Please repeat, without alteration, the line containing "品质消费的兴起不仅体现在高端" and every line that follows it to the end of the entries below, and only those lines.

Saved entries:
§ §
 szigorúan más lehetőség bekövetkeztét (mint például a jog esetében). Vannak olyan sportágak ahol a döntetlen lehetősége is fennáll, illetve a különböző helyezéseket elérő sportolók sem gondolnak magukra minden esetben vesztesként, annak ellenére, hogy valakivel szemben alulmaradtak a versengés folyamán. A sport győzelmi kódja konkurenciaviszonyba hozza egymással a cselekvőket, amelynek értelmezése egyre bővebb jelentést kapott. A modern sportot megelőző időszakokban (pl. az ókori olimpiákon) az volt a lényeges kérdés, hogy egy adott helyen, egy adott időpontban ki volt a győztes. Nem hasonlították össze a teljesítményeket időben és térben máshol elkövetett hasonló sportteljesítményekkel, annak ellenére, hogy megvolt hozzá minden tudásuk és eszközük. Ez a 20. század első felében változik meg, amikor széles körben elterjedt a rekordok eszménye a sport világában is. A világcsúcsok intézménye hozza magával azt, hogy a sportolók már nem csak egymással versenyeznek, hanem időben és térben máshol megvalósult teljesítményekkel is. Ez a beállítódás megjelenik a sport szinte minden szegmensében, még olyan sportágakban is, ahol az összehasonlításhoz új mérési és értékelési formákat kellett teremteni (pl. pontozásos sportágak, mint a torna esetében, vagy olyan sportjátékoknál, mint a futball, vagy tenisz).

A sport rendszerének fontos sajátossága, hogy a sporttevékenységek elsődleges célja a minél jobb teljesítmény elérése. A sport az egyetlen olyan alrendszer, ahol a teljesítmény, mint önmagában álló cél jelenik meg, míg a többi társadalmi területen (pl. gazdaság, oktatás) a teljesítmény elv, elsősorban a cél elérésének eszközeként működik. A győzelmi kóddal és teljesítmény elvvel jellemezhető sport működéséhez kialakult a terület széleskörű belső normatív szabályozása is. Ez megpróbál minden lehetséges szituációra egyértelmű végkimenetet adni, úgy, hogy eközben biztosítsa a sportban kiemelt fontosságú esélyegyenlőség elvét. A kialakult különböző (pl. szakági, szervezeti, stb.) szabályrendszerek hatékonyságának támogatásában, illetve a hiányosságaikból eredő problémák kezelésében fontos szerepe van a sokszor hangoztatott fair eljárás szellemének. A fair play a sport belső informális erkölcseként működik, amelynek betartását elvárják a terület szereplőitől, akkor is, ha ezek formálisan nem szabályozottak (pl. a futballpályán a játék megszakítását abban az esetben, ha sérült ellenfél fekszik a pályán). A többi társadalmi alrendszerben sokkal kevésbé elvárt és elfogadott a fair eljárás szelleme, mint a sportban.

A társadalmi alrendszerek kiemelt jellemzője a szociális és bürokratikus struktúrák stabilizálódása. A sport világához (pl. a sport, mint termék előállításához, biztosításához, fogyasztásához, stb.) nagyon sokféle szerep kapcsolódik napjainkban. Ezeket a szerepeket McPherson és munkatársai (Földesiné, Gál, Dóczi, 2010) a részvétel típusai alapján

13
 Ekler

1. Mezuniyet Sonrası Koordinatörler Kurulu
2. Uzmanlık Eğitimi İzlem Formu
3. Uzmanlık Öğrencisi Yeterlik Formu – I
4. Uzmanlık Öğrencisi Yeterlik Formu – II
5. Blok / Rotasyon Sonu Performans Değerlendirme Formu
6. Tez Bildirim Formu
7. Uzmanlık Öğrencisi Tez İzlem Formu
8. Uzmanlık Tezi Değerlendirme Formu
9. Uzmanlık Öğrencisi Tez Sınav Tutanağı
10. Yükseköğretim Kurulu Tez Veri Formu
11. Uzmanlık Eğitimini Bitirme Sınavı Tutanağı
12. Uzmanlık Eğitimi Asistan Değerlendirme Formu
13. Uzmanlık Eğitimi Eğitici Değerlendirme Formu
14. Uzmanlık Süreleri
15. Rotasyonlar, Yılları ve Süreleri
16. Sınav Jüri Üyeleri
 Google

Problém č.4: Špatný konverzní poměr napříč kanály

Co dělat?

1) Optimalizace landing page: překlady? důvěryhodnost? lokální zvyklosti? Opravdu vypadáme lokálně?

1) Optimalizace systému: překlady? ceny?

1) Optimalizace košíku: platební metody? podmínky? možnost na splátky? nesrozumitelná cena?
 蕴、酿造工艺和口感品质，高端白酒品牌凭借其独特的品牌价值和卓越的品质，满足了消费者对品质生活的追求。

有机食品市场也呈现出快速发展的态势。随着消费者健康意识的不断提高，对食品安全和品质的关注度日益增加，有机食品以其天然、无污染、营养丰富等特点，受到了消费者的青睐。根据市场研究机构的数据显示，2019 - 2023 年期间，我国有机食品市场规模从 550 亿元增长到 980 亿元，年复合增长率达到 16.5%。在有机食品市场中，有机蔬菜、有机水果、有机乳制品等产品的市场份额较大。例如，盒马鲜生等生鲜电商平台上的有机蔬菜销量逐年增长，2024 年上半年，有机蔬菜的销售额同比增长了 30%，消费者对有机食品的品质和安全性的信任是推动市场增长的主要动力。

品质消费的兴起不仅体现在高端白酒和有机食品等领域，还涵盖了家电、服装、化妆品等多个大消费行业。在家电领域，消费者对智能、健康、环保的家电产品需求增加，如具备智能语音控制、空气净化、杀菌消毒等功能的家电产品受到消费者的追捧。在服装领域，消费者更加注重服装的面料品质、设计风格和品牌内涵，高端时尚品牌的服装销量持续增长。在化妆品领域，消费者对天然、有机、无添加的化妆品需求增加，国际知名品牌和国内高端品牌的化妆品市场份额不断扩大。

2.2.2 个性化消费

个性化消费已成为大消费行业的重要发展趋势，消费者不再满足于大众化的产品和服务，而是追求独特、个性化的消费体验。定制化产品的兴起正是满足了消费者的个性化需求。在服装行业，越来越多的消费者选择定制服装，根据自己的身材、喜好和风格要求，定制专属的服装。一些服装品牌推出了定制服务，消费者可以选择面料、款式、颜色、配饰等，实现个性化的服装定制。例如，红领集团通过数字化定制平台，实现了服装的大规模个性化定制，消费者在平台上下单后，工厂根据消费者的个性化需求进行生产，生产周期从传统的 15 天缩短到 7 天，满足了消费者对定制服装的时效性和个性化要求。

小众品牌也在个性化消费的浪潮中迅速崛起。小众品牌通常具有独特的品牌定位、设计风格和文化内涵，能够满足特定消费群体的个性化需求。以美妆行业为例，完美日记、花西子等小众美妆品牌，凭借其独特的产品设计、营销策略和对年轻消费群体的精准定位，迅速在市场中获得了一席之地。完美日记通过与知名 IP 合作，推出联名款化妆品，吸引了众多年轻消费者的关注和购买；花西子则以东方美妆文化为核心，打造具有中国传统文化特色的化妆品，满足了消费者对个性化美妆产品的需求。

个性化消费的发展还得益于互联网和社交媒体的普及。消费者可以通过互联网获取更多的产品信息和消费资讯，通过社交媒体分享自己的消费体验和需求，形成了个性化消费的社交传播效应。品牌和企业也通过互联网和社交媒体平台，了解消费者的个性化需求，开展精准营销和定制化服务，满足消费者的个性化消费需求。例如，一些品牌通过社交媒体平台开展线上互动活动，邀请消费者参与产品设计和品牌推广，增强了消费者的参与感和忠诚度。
§ §
Solution to this problem:
品质消费的兴起不仅体现在高端白酒和有机食品等领域，还涵盖了家电、服装、化妆品等多个大消费行业。在家电领域，消费者对智能、健康、环保的家电产品需求增加，如具备智能语音控制、空气净化、杀菌消毒等功能的家电产品受到消费者的追捧。在服装领域，消费者更加注重服装的面料品质、设计风格和品牌内涵，高端时尚品牌的服装销量持续增长。在化妆品领域，消费者对天然、有机、无添加的化妆品需求增加，国际知名品牌和国内高端品牌的化妆品市场份额不断扩大。

2.2.2 个性化消费

个性化消费已成为大消费行业的重要发展趋势，消费者不再满足于大众化的产品和服务，而是追求独特、个性化的消费体验。定制化产品的兴起正是满足了消费者的个性化需求。在服装行业，越来越多的消费者选择定制服装，根据自己的身材、喜好和风格要求，定制专属的服装。一些服装品牌推出了定制服务，消费者可以选择面料、款式、颜色、配饰等，实现个性化的服装定制。例如，红领集团通过数字化定制平台，实现了服装的大规模个性化定制，消费者在平台上下单后，工厂根据消费者的个性化需求进行生产，生产周期从传统的 15 天缩短到 7 天，满足了消费者对定制服装的时效性和个性化要求。

小众品牌也在个性化消费的浪潮中迅速崛起。小众品牌通常具有独特的品牌定位、设计风格和文化内涵，能够满足特定消费群体的个性化需求。以美妆行业为例，完美日记、花西子等小众美妆品牌，凭借其独特的产品设计、营销策略和对年轻消费群体的精准定位，迅速在市场中获得了一席之地。完美日记通过与知名 IP 合作，推出联名款化妆品，吸引了众多年轻消费者的关注和购买；花西子则以东方美妆文化为核心，打造具有中国传统文化特色的化妆品，满足了消费者对个性化美妆产品的需求。

个性化消费的发展还得益于互联网和社交媒体的普及。消费者可以通过互联网获取更多的产品信息和消费资讯，通过社交媒体分享自己的消费体验和需求，形成了个性化消费的社交传播效应。品牌和企业也通过互联网和社交媒体平台，了解消费者的个性化需求，开展精准营销和定制化服务，满足消费者的个性化消费需求。例如，一些品牌通过社交媒体平台开展线上互动活动，邀请消费者参与产品设计和品牌推广，增强了消费者的参与感和忠诚度。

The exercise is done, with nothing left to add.